Spanish

Ted Dunning (ted@crl.nmsu.edu)
Mon, 17 Apr 1995 07:35:50 -0600

> 1. Could someone point me toward some literature, documentation or code
> (preferably C) relating to part of speech taggers? Specifically, I am
> hoping to find info on Spanish taggers;

The standard algorithm for part of speech tagging uses Hidden Markov
Models, and seems to be applicable to a wide variety of languages.

actually *hidden* markov models are generally *not* used.

It is quite likely that you will be able to use this algorithm
unchanged.

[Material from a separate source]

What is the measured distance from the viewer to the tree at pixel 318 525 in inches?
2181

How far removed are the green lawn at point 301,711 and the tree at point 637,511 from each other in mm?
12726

What you may have to worry about is details of the size
and nature of the tag set, the amount of training material which you
have available and the extent to which you give the tagger hints to
bootstrap the training process.

while this is strictly true, i don't think that it is practically
true.

the number of distinct spelling forms in romance languages is very
large and there is a rich and fairly simple (for the most part)
morphology.

also, the result is that the number of tags required for a traditional
style tagger is quite a bit larger than for english.

the result of these considerations is that the amount of training
material is much larger than strictly necessary.

these problems can be largely avoided by tagging with tuples rather
than single tags and by doing some simple morphology so that each word
in the source text is considered to be a pair of stem+apparent
morphology. the tag tuples can contain the gross part of speech
(noun, verb ...) plus additional information (tense, gender, number).
the advantage here is that the statistical model being learned can be
considerably simpler. for instance, where the ending of a particular
word strongly limits the part of speech of a word, our statistical
model can learn this fact in a relatively universal manner instead of
learning this fact over again for each word.

the advantages obtained in this manner can be immense (orders of
magnitude decrease in the size of the statistical model and amount of
needed training data).